During his undergraduate studies at Dartington College of Arts, Newham was inspired by the life of German vocal coach Alfred Wolfsohn and the research conducted at the Alfred Wolfsohn Voice Research Centre.

Alfred Wolfsohn (1896–1962) was a German Jew who suffered persistent auditory hallucinations of screaming soldiers whom he had witnessed dying of wounds while serving as a stretcher bearer in the trenches of World War I at the age of eighteen. After being subsequently diagnosed with shell shock, Wolfsohn did not recover in response to hospitalisation or psychiatric treatment but claimed to have cured himself by vocalising the extreme sounds of his hallucinations, bringing about what he described as a combination of catharsis and exorcism. Wolfsohn was encouraged by the range and expressiveness of his voice, resulting from the vocal exercises and techniques he developed while attempting to heal the symptoms of trauma sustained during the war. He subsequently began teaching others, acting as both a singing teacher and psychotherapist, seeking to combine the principles of both disciplines.

Data for analysis:
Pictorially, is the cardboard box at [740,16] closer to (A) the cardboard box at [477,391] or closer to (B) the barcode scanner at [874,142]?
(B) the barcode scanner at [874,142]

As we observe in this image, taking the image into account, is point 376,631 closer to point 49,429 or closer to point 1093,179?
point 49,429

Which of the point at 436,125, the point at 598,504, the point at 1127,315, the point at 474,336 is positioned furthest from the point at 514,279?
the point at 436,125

==

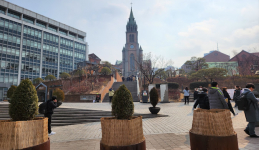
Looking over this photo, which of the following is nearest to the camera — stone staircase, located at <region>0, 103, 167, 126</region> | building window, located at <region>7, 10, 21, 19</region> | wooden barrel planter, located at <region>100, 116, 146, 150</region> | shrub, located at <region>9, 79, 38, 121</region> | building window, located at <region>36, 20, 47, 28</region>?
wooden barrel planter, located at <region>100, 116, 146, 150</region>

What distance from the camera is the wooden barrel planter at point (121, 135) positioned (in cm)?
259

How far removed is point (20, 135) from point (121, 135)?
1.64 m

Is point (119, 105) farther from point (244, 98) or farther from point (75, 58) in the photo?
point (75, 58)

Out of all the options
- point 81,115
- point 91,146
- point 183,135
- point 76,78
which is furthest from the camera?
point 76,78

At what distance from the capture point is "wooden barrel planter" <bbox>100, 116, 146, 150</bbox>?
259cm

---

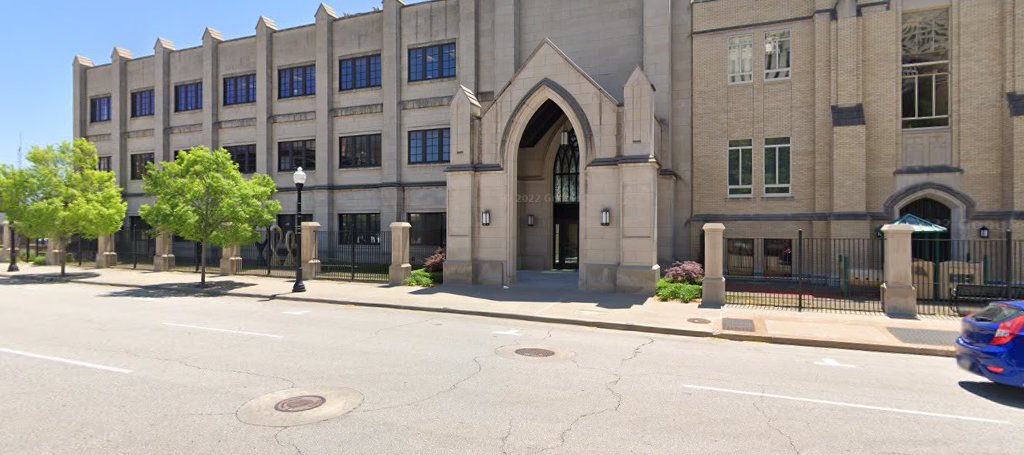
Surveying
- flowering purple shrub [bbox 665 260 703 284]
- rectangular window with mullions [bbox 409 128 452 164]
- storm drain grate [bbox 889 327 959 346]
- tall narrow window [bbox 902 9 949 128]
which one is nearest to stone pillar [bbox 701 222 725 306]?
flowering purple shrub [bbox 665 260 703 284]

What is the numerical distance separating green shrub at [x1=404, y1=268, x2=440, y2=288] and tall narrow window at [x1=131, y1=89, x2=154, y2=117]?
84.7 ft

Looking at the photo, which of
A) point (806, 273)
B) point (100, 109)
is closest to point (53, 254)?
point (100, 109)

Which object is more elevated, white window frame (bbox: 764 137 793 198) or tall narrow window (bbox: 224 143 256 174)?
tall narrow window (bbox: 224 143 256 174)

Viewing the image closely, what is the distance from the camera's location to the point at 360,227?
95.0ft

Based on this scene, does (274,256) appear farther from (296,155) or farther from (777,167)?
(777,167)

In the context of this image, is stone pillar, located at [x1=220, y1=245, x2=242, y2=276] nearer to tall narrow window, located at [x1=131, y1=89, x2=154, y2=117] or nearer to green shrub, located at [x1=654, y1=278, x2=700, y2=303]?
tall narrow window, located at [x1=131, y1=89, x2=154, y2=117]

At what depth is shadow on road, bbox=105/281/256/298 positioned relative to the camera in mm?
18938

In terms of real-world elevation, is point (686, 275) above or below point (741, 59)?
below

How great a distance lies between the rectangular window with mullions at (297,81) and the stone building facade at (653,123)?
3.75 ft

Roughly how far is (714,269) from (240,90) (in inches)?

Exercise objective: Pick up the passage about Alfred Wolfsohn and his voice work after its last sentence, and continue it.

Task answer:
Newham empathised with Wolfsohn's post-war trauma, having been traumatised by the sounds of violent arguing between his mother and Derek Newham while growing up. Therefore, he built upon and extended the endeavours begun at the Alfred Wolfsohn Voice Research Centre, aligning them with cognitive and psychophysiological principles. Newham alleged that vocalising might have therapeutic benefits comparable to those achieved through expressive therapies, including drama therapy, music therapy, and dance movement therapy.

While writing a monograph about the work of Alfred Wolfsohn, Newham collaborated with the British author, archivist, and curator Leslie Shepard, who documented work undertaken at the Voice Research Centre through film, sound recordings, and illustrated written diaries. Shepard also collected thousands of audio field recordings exemplifying diverse forms of music and song, including those from Africa, Asia, and the Americas, which he introduced to Newham. These recordings inspired Newham to study how performing and listening to sacred words and music, including hymns, chants, and mantras, contributes to many indigenous forms of religious experience, spiritual practice, and traditional medicine.

Newham initially investigated how different types of recorded sound, including spoken words, music, and ambient noise, can affect a listener, potentially precipitating a range of responses, including relaxation, hypnagogia, and experiences comparable to those reportedly achieved through meditation. Subsequently, he endeavoured to discover whether performing and listening to sacred and secular vocal arts, including prayers and ballads, might have a psychotherapeutic application.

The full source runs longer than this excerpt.